Pleased to meet who?
Confusing grandchildren and snubbing a spouse are among the challenges faced by patients with impaired facial recognition
A woman meets a friendly man in a baseball cap at her graduation.
She nods through the conversation, and after he leaves, still struggling to place him, she turns to her sister and asks, “Who was that man?”
The sister replies: “Your husband.”
This was one of the scenarios described by Dr Andrew Logan during his presentation Have I seen your face before? Impairments of face recognition at 100% Optical on Sunday (5 February).
Other case studies Dr Logan referred to included a patient who worked at a cinema when she was growing up. Neighbours, relatives and friends would tell her parents that she was stuck-up because she did not recognise acquaintances when she sold them tickets.
Another patient could not recognise a man he had worked with for 20 years when he met him out of context at a restaurant.
Dr Logan detailed ocular diseases associated with impaired facial recognition, including age-related macular degeneration and glaucoma.
He also spoke about developmental and acquired prosopagnosia. Both conditions involve a profound inability to recognise faces, but the acquired form is caused by damage to a specific part of the brain, while developmental prosopagnosia is present at birth.
Dr Logan said that, regardless of the cause of the impairment, it could have a very negative impact on a patient’s quality of life.
“In some patients it may lead to things like depression or anxiety in social situations,” he added.
A patient had come to him recently who explained that she had problems with facial recognition as a result of a macular disease.
“She had her 80th birthday recently, all the family came to town, and she was okay with her daughters but when it came to her grandchildren she really couldn’t differentiate between them,” Dr Logan explained.
“You can understand that that is distressing,” he added.
Interviews with patients who struggled with facial recognition revealed a series of coping strategies, including identifying individuals by their voices, clothing or gait and posture.
Dr Logan highlighted that it was unlikely that a patient would come into an optometrist with facial recognition problems as their chief complaint.
“What might happen is that a patient comes in with symptoms of blurred vision, and when you start taking the history something comes up,” he said.
“For optometrists, the key thing is to exclude an ocular disease as an explanation for these symptoms.

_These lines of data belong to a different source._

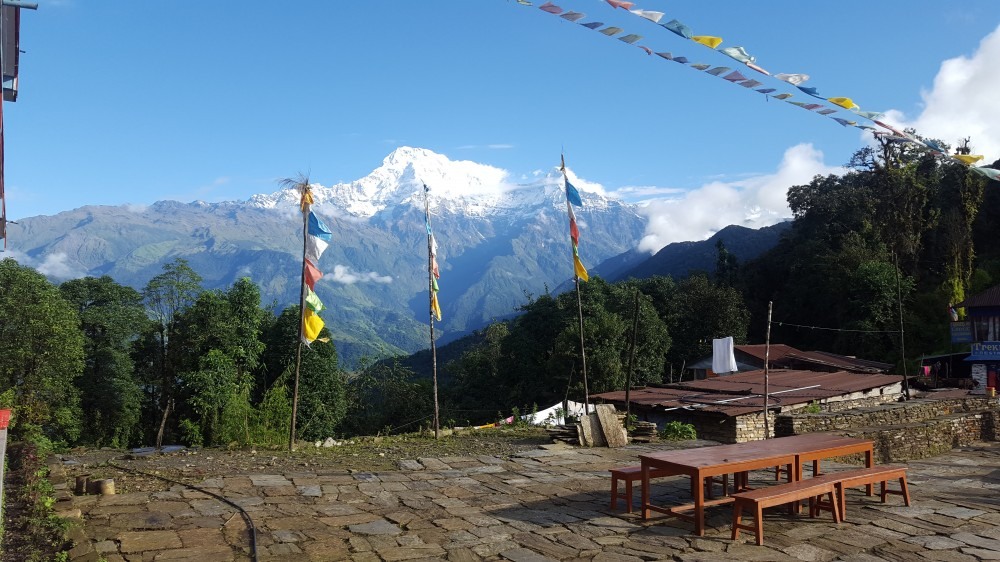 A view of the mountain from the houses in a village with a festival banners and poles in Mardi Himal Trek.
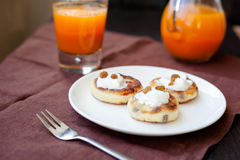 Delicious homemade cheese pancakes with fresh carrot juice Royalty Free Stock Photos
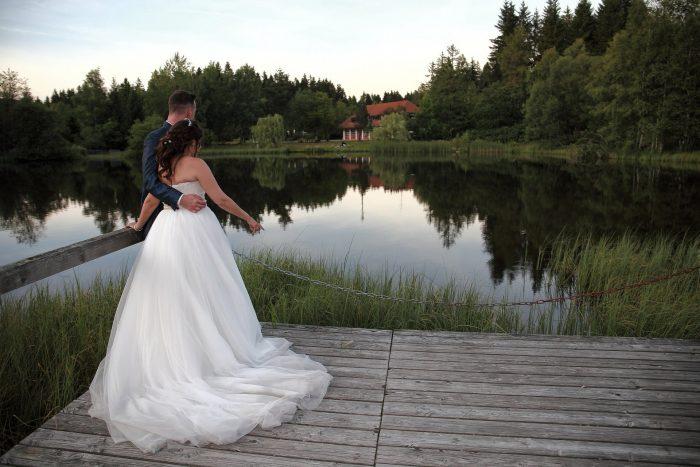 Momenti romantici, gli sposi sul pontile osservano gli abeti della Foresta Nera e le residenze nordiche riflesse nel laghetto dell'incantevole Parco dell'Hotel Adler, Schweizer Hochzeitsfotograf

Clearly if a patient has age-related macular degeneration (AMD) that explains why they can’t recognise faces, but if the macular looks healthy, perhaps it’s worth not dismissing the patient’s symptom of impaired facial recognition,” Dr Logan emphasised.

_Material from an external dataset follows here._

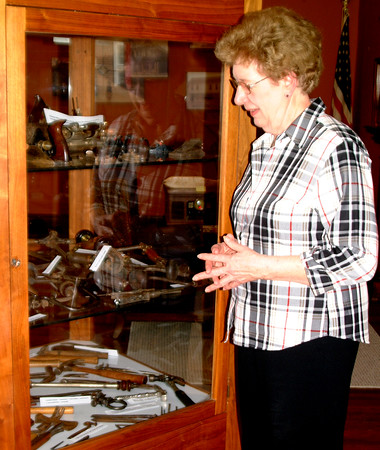 Debbie Blank | The Herald-Tribune<br /> Batesville Area Historical Society volunteer Arlene Wachsmann, Batesville, shows off some of the many woodworking tools Joe Greiwe has collected. During the fest, the group sponsored a wood identification contest. The George Street center's exhibit on the subject closed May 7.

Dr Logan is working on a project to quantify the impact that AMD has on visual sensitivity to faces.
He hopes to develop a test that can quickly and accurately determine how good an individual is at facial recognition.
Studies in facial recognition enjoyed a large amount of interest from a broad range of people and had practical applications, such as security at airports, Dr Logan noted.
“It’s an area of research that has real applications for daily life, but also it’s just inherently interesting,” he outlined.
Dr Logan concluded: “It’s a real puzzle – how can we look at so many faces and yet we can reliably and accurately sort one out from the other.”